How to treat passive aggressive behavior

Updated March 23, 2017

It can be challenging to have a relationship with a person who exhibits passive aggressive behaviour. The passive aggressive person is constantly playing the victim and it is your role to bend over backwards to make sure that the person is not victimised by anyone else. That is not your job. The sooner you recognise that passive aggressiveness is a way of controlling you, the sooner you will be able to treat the passive aggressive behaviour in a more appropriate (and healthy) way. Here is how to treat passive aggressive behaviour.

Understand what passive aggressive behaviour is. People who engage in passive aggressive behaviour “punish” those around them in non-confrontational ways. For example, instead of just saying, “I do not want to help you with this task,” they might show up an hour late and sulk about something they are missing in order to help you with your task. They frequently play the “martyr” and “victim” in relationships.

Appreciate the power in being passive aggressive. Because the person is rarely confrontational, people tend to see the person as the “put upon” martyr, and the passive aggressive person is all too ready to feed this perception. As a result, others are more likely to give the passive aggressive person her way so as not to upset her. The passive aggressive person is just as controlling as an aggressive person, but asserts the power in a very different way.

Recognise that a passive aggressive person is not a victim. Interacting with a passive aggressive person is like a dance. He plays the victim, and it is your role to bend over backward to “protect” him from being victimised. This dynamic puts the passive aggressive person in control. He is anything but a “victim.”

Choose not to reward the passive aggressive behaviour. Do not treat a passive aggressive person like a victim.
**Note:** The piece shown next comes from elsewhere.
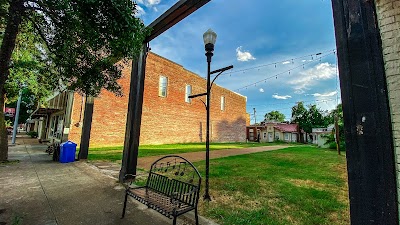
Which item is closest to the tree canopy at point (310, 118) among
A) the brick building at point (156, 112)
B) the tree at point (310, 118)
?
the tree at point (310, 118)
Instead, recognise the passive aggressive behaviour for what it is and refuse to “do the dance” with a passive aggressive person. Do not allow the passive aggressive person to push your buttons to get you feeling sorry for her. Only you can choose to allow a passive aggressive person to control the choices you make.

Be direct with the passive aggressive person. When a passive aggressive person mistreats you, speak to the person about the behaviour in a direct manner. For example, if your passive aggressive friend says she will help you with a task but shows up an hour late and sulking, tell your friend that nobody forced her to help out. If she does not want to do something, then she can just say so. Tell her that you would rather she just say no than be unreliable.

Resist the urge to rise to the bait. Passive aggressive people will often try to get you to do something for them by dropping big hints rather than just asking you directly, such as by saying, “I really hope my car can make it to Dallas. It’s a long drive, and my car is really old” instead of just asking if they can borrow your car. Choose not to reward this behaviour and act as if you don’t “get it” until the person asks you a direct question.


Remember that you show other people how to treat you. When you succumb to passive aggressive behaviour, you are showing the other person that it is OK to treat you this way. Instead, refuse to be controlled by passive aggressive behaviour. This will teach the passive aggressive people in your life that you are no longer willing to put up with their games.